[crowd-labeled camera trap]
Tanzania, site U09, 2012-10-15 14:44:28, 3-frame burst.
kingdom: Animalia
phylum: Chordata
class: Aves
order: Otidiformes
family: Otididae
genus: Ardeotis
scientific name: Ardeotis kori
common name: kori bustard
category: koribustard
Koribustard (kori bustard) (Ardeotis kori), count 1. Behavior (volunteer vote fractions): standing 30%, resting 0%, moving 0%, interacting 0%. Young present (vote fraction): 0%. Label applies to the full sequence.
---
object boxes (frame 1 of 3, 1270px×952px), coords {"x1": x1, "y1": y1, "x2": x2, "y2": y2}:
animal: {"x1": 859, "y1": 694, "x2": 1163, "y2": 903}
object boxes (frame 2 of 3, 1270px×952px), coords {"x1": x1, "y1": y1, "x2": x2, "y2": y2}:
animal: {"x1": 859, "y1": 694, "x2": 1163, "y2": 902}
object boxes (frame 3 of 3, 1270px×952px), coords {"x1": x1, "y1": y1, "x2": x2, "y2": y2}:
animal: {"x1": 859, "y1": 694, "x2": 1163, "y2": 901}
════════
• _Your task_
Write out only what runs from the line holding "object boxes (frame 2" through the last line of the records, exactly as shown.

• _Expected answer_
object boxes (frame 2 of 3, 1270px×952px), coords {"x1": x1, "y1": y1, "x2": x2, "y2": y2}:
animal: {"x1": 859, "y1": 694, "x2": 1163, "y2": 902}
object boxes (frame 3 of 3, 1270px×952px), coords {"x1": x1, "y1": y1, "x2": x2, "y2": y2}:
animal: {"x1": 859, "y1": 694, "x2": 1163, "y2": 901}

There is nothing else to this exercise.